> **Text excerpt**
* Start *

John B. Stacks’ rough year continued last week when his Mountain Pure operations were handed over to a new owner after a foreclosure auction on the steps of the Pulaski County Courthouse.
Clear Water Holdings LLC is the new proprietor, but we couldn’t find out too much information about the LLC.
Its registered agent is attorney R. Tom Hillis, a partner in the Tulsa law firm of Titus Hillis Reynolds Love Dickman & McCalmon P.C. He formed the LLC at the end of June.
We couldn’t reach Hillis last week to confirm this, but we’re told the person behind Clear Water is J. Scott Dickman, an attorney of counsel at the firm.
Back in March, as you may recall, Simmons First National Bank of Pine Bluff sued Stacks, Mountain Pure and related entities for defaulting on $16.5 million worth of loans originated by Metropolitan National Bank, which Simmons acquired a year ago.

* End *

> **Set tasks**
[A] Please repeat a passage of the Mountain Pure article word for word, beginning at the words "Its registered agent" and stopping after "at the firm.".
[B] Answer these questions from the Mountain Pure article, one per line:
(i) Where was the foreclosure auction held?
(ii) When did R. Tom Hillis form the LLC?
(iii) What amount of loans did the bank's lawsuit say Stacks and his entities defaulted on?

> **Data**
* Start *

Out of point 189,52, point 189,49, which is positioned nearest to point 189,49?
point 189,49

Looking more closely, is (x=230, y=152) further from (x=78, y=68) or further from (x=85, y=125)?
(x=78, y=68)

* End *

> **Outputs for the tasks**
[A]
Its registered agent is attorney R. Tom Hillis, a partner in the Tulsa law firm of Titus Hillis Reynolds Love Dickman & McCalmon P.C. He formed the LLC at the end of June.
We couldn’t reach Hillis last week to confirm this, but we’re told the person behind Clear Water is J. Scott Dickman, an attorney of counsel at the firm.

[B]
(i) On the steps of the Pulaski County Courthouse
(ii) At the end of June
(iii) $16.5 million